本報告書は、戦国時代から安土桃山時代にかけて大和国(現在の奈良県)を拠点に活動した武将、筒井順慶の生涯、事績、人物像、そして彼が果たした歴史的役割について、現存する史料に基づき詳細に解説することを目的とします。
筒井順慶(1549年~1584年)は、大和国の有力国人であった筒井氏の当主として、宿敵・松永久秀との長年にわたる抗争を経て、織田信長、豊臣秀吉といった天下人に仕え、大和一国の統治を任されました。その一方で、本能寺の変における動向から「日和見順慶」と揶揄されるなど、毀誉褒貶相半ばする評価を受けてきた人物でもあります。
順慶の事績は、興福寺の僧侶・英俊によって記された『多聞院日記』 1 をはじめとする一次史料に比較的詳細に記録されており、本報告書ではこれらの史料を重視します。本報告書は、順慶の生涯、領国経営、人物像と文化的側面という観点から、その実像に迫ります。

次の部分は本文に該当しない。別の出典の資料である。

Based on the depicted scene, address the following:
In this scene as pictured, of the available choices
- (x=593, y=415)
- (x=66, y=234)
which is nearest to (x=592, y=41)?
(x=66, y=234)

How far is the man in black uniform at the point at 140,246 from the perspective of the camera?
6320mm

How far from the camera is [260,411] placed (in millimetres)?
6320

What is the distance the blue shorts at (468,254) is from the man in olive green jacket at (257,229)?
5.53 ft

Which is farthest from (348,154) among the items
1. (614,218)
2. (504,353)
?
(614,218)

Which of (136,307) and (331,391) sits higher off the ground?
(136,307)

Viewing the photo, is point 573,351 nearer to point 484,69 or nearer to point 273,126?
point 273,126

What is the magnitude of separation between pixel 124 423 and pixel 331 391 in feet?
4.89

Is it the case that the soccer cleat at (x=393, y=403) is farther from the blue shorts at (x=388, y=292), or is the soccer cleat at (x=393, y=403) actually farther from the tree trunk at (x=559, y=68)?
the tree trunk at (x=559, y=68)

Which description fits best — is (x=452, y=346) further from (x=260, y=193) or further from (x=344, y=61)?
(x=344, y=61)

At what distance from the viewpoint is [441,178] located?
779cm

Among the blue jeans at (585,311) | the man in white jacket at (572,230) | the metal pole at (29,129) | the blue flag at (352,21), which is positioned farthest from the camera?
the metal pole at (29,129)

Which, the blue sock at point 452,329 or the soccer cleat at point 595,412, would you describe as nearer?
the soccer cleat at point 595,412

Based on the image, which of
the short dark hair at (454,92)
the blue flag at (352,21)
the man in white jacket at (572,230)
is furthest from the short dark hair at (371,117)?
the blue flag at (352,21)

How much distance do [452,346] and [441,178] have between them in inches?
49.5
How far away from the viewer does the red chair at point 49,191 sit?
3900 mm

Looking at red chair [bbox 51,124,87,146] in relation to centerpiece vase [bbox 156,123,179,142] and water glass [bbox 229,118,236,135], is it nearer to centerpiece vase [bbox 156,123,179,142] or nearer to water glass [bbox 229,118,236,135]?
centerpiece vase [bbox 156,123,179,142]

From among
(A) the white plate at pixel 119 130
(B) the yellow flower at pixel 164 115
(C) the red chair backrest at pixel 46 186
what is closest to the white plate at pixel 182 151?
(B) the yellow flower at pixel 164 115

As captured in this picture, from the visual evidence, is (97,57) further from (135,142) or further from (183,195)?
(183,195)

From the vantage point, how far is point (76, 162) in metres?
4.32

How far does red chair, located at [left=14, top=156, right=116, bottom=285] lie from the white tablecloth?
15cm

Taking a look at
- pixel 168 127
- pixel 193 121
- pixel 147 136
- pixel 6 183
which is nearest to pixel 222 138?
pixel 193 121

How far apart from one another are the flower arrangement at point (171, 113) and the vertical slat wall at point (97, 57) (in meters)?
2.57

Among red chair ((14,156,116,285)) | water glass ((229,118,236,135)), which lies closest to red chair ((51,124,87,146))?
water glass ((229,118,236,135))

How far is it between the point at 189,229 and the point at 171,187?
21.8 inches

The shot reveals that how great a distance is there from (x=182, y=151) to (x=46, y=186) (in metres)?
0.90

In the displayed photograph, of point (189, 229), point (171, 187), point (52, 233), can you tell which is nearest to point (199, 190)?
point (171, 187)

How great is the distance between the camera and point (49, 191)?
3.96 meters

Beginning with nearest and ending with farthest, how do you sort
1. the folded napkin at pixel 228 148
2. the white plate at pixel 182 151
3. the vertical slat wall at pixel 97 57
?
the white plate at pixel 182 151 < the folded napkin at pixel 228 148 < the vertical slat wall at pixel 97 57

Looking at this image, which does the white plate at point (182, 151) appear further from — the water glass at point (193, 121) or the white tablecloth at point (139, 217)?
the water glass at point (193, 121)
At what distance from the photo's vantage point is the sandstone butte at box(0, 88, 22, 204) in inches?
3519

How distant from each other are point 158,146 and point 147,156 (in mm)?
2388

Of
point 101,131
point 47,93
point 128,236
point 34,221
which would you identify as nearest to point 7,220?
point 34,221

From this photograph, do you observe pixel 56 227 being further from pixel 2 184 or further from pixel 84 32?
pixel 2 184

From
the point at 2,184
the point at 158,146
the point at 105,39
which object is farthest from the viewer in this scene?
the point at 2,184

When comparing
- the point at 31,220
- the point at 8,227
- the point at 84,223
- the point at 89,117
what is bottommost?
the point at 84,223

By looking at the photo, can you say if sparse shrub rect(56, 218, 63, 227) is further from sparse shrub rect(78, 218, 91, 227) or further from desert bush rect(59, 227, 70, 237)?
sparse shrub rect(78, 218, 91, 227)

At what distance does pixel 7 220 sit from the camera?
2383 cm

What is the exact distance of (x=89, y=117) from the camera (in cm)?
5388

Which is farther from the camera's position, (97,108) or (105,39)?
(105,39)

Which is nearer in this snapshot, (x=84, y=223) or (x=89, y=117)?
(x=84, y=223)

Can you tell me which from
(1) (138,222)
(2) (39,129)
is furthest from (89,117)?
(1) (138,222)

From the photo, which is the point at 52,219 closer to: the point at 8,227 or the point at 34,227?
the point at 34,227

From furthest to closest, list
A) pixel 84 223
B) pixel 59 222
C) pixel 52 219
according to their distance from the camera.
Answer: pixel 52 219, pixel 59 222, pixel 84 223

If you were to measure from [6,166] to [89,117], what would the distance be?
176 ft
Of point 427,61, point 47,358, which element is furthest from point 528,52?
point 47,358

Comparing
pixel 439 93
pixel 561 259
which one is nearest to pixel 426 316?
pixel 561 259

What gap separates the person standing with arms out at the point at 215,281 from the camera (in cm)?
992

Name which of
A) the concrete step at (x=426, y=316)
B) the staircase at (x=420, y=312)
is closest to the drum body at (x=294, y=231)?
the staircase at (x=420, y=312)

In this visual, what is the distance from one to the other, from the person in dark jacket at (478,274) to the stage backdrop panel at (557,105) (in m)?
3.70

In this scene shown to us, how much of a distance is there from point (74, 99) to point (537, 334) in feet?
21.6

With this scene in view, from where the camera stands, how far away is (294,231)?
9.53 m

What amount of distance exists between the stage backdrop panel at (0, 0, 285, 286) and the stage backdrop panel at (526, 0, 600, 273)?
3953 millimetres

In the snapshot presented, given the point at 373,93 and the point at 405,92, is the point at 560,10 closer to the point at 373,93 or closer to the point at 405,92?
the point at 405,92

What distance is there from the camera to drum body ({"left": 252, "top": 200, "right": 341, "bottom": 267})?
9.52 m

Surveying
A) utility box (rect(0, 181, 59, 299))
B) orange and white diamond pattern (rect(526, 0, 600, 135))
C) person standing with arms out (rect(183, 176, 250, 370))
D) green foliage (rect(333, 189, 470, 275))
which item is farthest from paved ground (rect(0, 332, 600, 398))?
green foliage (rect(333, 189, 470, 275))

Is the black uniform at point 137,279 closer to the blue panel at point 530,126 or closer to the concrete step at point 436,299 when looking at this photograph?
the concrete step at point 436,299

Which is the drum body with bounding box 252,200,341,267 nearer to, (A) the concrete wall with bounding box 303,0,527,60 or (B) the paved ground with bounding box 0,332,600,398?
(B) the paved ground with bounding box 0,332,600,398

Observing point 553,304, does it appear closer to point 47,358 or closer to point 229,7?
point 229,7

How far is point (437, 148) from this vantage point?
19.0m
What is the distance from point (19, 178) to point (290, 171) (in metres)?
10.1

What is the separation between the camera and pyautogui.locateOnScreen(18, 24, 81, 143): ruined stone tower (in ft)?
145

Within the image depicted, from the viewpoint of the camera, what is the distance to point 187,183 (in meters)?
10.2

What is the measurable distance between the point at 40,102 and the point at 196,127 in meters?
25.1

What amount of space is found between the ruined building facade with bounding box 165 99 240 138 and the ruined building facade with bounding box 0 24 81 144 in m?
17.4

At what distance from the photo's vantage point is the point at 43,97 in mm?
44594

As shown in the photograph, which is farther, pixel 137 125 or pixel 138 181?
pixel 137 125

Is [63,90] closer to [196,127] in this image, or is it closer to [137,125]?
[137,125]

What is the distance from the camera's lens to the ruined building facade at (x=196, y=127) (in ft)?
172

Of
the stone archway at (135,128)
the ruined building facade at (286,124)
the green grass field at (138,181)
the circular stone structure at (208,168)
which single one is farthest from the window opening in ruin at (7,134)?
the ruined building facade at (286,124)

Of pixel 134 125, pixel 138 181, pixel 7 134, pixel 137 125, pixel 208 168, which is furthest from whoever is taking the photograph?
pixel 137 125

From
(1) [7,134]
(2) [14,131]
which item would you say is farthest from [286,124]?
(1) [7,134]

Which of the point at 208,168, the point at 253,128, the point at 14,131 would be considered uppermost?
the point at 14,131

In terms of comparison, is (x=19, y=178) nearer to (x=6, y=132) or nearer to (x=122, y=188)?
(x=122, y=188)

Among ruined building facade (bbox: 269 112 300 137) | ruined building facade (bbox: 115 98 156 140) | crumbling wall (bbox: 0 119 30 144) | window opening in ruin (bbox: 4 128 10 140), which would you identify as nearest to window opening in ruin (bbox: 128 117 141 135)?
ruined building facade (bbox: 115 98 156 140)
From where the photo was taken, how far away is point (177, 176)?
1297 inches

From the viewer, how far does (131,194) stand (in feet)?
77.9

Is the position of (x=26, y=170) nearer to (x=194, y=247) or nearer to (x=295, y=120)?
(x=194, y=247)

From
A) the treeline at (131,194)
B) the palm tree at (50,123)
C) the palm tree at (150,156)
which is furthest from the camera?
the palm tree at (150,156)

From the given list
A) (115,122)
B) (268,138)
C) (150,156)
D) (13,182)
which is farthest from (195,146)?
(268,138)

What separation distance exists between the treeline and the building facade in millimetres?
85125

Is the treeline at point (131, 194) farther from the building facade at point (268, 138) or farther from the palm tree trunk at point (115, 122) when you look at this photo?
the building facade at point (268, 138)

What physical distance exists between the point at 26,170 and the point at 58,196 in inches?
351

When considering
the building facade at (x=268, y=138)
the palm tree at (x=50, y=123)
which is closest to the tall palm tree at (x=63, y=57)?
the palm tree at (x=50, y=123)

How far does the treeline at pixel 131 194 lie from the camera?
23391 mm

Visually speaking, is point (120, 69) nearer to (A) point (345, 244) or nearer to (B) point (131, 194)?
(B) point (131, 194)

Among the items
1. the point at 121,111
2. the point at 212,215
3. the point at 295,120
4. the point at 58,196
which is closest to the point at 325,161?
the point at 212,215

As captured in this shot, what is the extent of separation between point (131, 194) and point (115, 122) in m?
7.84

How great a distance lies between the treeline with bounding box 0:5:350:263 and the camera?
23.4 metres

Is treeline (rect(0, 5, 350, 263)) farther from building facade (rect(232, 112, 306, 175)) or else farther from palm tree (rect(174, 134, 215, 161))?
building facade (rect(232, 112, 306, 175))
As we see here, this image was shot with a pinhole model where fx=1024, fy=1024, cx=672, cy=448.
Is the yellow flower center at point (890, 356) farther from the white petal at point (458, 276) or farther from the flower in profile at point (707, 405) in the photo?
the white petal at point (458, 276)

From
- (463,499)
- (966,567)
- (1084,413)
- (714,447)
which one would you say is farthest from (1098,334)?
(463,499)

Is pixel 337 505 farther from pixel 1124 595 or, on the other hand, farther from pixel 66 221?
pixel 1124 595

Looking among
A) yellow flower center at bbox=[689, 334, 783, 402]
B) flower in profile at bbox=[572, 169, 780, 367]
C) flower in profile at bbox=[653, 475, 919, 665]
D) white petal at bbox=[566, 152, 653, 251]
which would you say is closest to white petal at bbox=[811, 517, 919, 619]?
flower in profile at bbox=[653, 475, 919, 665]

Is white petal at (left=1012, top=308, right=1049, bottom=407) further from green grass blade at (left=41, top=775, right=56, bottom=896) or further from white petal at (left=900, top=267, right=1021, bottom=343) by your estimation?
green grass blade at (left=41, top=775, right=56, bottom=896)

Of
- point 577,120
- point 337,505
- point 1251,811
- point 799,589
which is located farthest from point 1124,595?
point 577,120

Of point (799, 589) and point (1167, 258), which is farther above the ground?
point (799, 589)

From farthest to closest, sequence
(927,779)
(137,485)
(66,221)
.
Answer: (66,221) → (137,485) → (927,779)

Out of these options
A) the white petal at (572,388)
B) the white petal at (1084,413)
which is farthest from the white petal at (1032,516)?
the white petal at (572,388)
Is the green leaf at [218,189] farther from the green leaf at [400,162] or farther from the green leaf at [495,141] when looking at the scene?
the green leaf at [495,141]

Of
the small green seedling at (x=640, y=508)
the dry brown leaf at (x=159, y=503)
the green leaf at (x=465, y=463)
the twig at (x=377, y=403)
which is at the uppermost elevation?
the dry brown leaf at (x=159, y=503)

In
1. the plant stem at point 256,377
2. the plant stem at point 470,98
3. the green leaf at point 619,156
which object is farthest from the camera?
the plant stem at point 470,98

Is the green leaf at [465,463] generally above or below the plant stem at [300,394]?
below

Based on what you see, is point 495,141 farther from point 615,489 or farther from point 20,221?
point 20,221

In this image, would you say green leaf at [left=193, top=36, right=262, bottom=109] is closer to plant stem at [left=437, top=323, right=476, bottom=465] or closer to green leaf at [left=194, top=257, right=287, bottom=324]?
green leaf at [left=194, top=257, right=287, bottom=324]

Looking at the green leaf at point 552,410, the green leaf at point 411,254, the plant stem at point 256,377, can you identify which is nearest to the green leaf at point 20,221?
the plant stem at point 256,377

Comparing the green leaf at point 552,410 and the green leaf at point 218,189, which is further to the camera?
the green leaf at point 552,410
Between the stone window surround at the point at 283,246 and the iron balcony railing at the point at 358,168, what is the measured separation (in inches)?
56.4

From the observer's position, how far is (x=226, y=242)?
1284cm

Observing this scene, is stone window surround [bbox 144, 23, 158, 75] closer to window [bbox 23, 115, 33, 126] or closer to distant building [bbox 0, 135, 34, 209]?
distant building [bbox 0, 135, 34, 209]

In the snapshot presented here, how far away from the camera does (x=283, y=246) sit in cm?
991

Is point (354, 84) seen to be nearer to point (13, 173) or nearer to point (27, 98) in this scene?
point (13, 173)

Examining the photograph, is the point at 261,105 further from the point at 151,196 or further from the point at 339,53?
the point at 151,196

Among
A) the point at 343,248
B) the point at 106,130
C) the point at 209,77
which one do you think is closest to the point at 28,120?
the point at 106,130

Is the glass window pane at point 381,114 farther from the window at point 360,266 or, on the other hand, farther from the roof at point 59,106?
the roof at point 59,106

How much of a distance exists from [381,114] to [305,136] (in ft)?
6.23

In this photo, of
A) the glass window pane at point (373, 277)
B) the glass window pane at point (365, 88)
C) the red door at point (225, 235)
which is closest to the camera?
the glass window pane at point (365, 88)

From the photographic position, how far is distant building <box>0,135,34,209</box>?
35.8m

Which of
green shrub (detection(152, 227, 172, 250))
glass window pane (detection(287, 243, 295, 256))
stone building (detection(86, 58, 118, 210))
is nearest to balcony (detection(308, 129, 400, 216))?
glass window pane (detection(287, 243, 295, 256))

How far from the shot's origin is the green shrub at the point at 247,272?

筒井順慶の生涯を概観するために、まず主要な出来事をまとめた略年表を以下に示します。
筒井順慶 略年表
年代 |
年齢 |
主な出来事 |
出典 |
天文18年 (1549) |
1歳 |
3月3日、筒井順昭の子として大和国に生まれる。幼名:藤勝。 |
3 |
天文19年 (1550) |
2歳 |
父・筒井順昭の死去により家督を相続。叔父・筒井順政が後見する。 |
3 |
永禄2年 (1559) |
11歳 |
三好長慶の家臣・松永久秀が大和国に侵攻。筒井城を奪われる。 |
3 |
永禄7年 (1564) |
16歳 |
後見人であった叔父・筒井順政が死去。 |
3 |
永禄8年 (1565) |
17歳 |
藤勝から藤政に改名。第6次筒井城の戦いで松永久秀に敗れ、筒井城を落とされる。 |
3 |
永禄9年 (1566) |
18歳 |
三好三人衆と結び、第7次筒井城の戦いで筒井城を奪還。得度して陽舜房順慶と名乗る。 |
3 |
永禄10年 (1567) |
19歳 |
東大寺大仏殿の戦いで松永久秀に敗北。大仏殿が焼失する。 |
3 |
永禄11年 (1568) |
20歳 |
第8次筒井城の戦いで松永久秀に敗れ、再び筒井城を失う。 |
3 |
元亀2年 (1571) |
23歳 |
辰市城の戦いで松永久秀を破り、筒井城を奪還。織田信長に臣従し、松永久秀と和睦。 |
3 |
天正4年 (1576) |
28歳 |
織田信長より大和守護に任じられる。 |
3 |
天正5年 (1577) |
29歳 |
信貴山城の戦いで、織田軍の一員として松永久秀を攻め滅ぼす。 |
3 |
天正8年 (1580) |
32歳 |
織田信長の命により筒井城を破城し、郡山城へ居城を移す。 |
4 |
天正10年 (1582) |
34歳 |
本能寺の変。明智光秀からの協力要請に対し、最終的に羽柴秀吉に加担。 |
3 |
天正12年 (1584) |
36歳 |
小牧・長久手の戦いに参陣後、8月11日、病により郡山城で死去。 |
3 |
筒井順慶は、天文18年(1549年)3月3日、大和国筒井城主であった筒井順昭の子として誕生しました。幼名は藤勝と伝えられています 3 。筒井氏は、古くから大和国に勢力を有し、興福寺の衆徒(僧兵団を構成する武士層)として活動する中で武士団としての性格を強め、順慶の父・順昭の代には大和国における最大の武士勢力へと成長していました 2 。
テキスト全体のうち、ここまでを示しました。